Anova, a company best known for making sous vide wands, showed off online yesterday the new product it’s been working on: a connected steam oven.
That the company is branching out from wands into ovens isn’t new. Anova first announced its precision oven at our Smart Kitchen Summit in October of 2016. But it looks like things have changed since that initial inception, and the product has been on a bit of a journey. In a corporate blog post yesterday providing an update on the steam oven, Anova CEO Stephen Svajian wrote:
In 2017, we were acquired by Electrolux and our work on the oven temporarily ceased. We started working on the oven last year and this year got approval to push it forward.
Anova’s original Precision Oven announcement was highlighted it’s multi-function cooking, with the ability to sous vide, sear, broil, bake and steam. For the new oven, Anova is still keeping all of that functionality, but yesterday’s blog post focuses on steam cooking:
Steam is a much better conductor of heat. Steam, combined with heating algorithms written in the age of endless computing power, can maintain temperature with levels of precision would make your old-school oven blush. Yet, we were unsatisfied with the levels of precision in crazy expensive, state-of-the-art ovens. You see, ovens have two temperatures. The temperature of the air inside the cavity and the temperature that the food experiences. The temperature of the air is referred to as the “dry bulb temperature.” The temperature that the food experiences is lower because water evaporating off the food cools it off. This temperature is called “wet bulb.” To achieve the best results, the oven needs to understand both. In addition, most current steam ovens don’t allow users to control relative humidity.

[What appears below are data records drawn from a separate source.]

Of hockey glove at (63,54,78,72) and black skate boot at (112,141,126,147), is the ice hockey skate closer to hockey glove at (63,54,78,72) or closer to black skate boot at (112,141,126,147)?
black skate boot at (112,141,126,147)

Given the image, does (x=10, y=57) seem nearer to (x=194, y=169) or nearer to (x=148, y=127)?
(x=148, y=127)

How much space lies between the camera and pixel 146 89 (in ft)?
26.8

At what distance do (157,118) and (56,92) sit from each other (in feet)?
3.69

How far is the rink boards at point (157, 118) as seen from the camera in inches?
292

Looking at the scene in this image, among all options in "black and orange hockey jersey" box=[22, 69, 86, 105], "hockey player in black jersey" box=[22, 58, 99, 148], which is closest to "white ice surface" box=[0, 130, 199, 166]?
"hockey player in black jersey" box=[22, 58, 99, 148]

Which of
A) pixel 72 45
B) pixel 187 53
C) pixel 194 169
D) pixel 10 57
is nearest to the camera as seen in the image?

The company didn’t provide any other details about the oven (size, power, price, availability, etc.), though Anova says it still plans on debuting the new oven at CES in 2020. In a bit of a surprise to us here at The Spoon, Anova revealed that Scott Heimendinger is working with the company to develop the oven. Heimendinger is also Technical Director of Modernist Cuisine.
When it does come to market, Anova’s won’t be the only connected steam oven. Tovala is on the second generation of its connected oven, which also uses steam to cook and costs $299.
Anova has been on a bit of a roll this year. In May it launched a new Pro version of its sous vide cooker, and in August the company launched a smaller, lighter version of its main sous vide Precision Cooker. Last week, Anova also launched its own vacuum sealer for sealing food for sous vide cooking.
Anova’s new oven is something we will surely be talking about with Svajian, who will be speaking at our Smart Kitchen Summit next week. Get your tickets now!
CORRECTION: An earlier version of this blog post incorrectly inferred that the new oven did not have the same multi-functionality as previously announced. That was incorrect and the post has been updated.